Saturday, January 10, 2015

The sad fate of Humphrey Blunt

         On the shore, Humphrey Blunt struggled briefly with his captors, but they were too powerful and too many. They dragged him, shouting and swearing, to the edge of the woods and tied him to a tall pine tree. Then, using hatchets traded to them by the English, they began the systematic dismembering of Blunt’s body. Grinning, the two warriors who had captured him took hold of his right thumb and his left thumb and, with swift clean strokes, severed both from his hands.                  
         Only then when he realized what they were about to do, did Blunt began to scream. His cries, torn from his throat as his parts were torn from his body, rent the air with chilling, sickening repetition.

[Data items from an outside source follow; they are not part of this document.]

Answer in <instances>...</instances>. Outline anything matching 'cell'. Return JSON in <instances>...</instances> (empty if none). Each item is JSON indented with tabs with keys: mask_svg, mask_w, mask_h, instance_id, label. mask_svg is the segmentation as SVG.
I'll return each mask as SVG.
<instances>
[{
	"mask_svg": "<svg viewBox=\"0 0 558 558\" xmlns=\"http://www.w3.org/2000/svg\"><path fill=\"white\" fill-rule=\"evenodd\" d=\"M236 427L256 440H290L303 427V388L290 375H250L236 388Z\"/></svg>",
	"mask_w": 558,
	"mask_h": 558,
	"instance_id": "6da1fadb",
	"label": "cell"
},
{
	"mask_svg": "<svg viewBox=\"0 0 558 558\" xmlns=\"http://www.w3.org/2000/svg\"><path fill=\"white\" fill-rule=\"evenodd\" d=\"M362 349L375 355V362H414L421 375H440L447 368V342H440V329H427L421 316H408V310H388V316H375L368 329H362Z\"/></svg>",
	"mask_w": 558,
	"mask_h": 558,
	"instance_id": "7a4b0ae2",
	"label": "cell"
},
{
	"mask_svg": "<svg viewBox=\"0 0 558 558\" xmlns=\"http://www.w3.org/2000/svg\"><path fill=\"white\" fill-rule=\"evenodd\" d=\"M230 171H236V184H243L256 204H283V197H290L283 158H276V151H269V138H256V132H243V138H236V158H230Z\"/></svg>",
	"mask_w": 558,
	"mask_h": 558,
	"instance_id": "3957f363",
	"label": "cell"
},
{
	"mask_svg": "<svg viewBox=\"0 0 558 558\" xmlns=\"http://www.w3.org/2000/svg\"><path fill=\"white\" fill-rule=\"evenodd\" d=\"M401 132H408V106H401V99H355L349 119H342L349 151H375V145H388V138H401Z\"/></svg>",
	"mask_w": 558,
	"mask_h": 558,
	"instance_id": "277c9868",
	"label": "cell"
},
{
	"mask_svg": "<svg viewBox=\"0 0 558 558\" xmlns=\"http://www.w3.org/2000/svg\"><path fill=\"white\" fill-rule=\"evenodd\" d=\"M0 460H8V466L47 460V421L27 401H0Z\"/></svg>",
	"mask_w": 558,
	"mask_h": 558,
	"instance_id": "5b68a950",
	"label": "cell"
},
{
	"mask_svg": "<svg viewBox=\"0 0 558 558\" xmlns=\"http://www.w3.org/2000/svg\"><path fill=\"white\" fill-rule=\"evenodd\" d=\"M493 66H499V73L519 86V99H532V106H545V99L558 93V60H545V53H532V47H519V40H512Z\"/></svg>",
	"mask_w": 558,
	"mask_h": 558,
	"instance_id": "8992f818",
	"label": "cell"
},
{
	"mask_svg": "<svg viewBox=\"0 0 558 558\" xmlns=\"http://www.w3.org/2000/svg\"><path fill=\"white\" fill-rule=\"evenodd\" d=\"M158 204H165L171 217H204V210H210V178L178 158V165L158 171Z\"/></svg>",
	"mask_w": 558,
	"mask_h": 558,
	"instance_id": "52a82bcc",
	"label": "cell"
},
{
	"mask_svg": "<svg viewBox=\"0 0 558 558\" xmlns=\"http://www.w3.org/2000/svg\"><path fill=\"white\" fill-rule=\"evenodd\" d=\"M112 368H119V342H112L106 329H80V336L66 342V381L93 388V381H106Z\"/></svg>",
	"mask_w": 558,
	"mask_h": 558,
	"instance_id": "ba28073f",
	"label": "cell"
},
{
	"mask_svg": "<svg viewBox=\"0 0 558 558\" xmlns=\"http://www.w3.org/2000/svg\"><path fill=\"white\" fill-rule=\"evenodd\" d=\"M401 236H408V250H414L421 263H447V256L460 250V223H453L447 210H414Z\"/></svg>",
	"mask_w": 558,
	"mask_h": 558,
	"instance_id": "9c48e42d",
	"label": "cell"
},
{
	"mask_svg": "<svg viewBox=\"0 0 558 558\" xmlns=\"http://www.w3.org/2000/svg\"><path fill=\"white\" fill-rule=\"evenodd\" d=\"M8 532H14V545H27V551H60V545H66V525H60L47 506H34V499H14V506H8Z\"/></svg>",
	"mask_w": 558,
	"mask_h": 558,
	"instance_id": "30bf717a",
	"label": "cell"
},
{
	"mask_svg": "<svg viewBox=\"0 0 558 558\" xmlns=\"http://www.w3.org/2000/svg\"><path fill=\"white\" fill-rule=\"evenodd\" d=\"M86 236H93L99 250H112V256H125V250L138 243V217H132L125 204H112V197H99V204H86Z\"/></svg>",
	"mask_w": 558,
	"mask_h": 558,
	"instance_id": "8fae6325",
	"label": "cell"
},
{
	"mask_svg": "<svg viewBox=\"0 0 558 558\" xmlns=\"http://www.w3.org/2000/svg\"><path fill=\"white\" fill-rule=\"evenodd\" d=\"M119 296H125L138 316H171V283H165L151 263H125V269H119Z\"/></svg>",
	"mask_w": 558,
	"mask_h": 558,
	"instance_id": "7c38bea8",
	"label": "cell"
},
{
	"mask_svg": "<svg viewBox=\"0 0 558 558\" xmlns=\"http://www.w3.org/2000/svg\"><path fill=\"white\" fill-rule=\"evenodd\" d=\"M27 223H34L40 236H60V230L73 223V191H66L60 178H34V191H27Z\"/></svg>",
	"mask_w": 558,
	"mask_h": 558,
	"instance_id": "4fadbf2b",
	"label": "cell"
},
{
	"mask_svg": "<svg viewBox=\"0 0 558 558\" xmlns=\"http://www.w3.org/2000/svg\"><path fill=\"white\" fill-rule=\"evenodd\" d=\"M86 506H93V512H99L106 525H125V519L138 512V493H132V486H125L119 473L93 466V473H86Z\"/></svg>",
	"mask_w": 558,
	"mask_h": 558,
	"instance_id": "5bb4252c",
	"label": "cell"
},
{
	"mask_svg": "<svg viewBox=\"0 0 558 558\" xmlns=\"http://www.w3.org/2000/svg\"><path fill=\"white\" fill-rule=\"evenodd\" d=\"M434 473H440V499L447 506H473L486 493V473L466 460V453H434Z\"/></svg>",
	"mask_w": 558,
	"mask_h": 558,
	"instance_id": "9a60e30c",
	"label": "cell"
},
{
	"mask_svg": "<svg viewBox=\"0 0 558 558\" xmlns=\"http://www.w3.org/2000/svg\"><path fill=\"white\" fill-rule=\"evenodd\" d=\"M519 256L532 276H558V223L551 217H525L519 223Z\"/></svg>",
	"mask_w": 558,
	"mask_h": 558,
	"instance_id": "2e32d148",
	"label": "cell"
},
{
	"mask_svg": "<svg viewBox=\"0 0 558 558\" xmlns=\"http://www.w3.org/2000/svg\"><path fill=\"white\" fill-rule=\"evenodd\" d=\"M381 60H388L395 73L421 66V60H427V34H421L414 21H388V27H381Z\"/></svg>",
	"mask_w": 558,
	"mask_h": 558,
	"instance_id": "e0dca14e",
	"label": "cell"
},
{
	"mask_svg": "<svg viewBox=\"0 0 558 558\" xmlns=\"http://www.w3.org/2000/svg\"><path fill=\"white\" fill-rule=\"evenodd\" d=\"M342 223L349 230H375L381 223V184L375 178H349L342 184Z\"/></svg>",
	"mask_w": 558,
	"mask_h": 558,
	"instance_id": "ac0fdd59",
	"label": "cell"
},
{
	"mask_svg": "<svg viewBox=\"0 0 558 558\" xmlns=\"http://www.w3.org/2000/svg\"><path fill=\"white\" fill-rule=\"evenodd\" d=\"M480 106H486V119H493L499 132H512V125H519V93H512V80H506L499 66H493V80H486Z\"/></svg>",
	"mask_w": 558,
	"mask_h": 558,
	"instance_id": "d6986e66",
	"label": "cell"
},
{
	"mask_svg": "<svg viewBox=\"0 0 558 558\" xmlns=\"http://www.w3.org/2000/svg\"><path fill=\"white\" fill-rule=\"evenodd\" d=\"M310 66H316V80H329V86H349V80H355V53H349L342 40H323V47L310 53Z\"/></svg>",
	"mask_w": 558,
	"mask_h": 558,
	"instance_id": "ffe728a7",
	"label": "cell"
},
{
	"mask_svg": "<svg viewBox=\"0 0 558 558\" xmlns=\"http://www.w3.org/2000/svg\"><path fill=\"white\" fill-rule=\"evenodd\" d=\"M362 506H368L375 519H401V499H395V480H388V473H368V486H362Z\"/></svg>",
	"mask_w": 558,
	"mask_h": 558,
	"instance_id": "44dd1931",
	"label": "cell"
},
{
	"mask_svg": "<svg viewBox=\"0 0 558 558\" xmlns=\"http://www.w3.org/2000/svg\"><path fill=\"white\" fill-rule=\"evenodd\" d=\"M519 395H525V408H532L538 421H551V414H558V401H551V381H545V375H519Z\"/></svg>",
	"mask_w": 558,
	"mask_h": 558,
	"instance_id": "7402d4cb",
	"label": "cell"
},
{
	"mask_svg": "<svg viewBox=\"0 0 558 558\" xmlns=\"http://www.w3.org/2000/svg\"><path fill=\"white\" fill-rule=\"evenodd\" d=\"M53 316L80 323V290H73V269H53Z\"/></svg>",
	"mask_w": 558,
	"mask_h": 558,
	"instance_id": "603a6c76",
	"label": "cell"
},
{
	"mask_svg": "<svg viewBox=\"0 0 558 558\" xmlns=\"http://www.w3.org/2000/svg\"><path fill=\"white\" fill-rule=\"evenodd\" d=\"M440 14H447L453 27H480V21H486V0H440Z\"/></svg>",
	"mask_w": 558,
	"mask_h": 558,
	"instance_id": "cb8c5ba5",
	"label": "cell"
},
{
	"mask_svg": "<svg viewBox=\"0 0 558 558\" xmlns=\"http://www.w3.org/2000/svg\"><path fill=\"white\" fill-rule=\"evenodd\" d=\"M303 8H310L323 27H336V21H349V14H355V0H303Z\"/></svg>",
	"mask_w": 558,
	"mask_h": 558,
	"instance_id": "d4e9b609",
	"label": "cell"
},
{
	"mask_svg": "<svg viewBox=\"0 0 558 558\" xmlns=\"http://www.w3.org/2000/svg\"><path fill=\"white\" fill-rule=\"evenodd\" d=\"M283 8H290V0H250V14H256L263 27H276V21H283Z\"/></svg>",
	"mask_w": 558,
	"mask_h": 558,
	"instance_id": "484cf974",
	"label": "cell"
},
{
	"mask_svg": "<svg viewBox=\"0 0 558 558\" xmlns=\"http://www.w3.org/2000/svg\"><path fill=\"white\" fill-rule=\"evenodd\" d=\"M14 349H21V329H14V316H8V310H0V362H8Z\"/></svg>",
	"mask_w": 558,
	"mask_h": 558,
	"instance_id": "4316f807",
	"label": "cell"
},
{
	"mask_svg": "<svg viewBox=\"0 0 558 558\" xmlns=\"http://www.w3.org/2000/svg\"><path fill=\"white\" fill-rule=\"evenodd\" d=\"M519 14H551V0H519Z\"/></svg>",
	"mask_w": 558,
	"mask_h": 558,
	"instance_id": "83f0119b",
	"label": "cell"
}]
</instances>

Around him, the Indians began to dance, each one holding up a bloody part of Humphrey Blunt.
         “Up anchor!” Thomas Gates said in a choked voice. “We can do nothing here, nothing for him! God rest his soul! Let’s get under way.” Silently, the men aboard the Discovery trimmed her sails and set her course for Point Comfort.
         In the clearing ihn the woods, the Indians, who had chopped off Blunt’s fingers, one by one, and then his toes, and then his arms and legs, joint by joint, continued to dance until the Englishmen’s ship was out of sight. In a few minutes, all that remained of Humphrey Blunt was a pile of bloody parts in a heap upon the soft green grass. His severed head, with its thick blond hair, they carried away in a deerskin bag.
         “Last winter the English cut off the head of Opossanoquonuske’s husband,” one of the Indians said. “Now we have one of theirs.”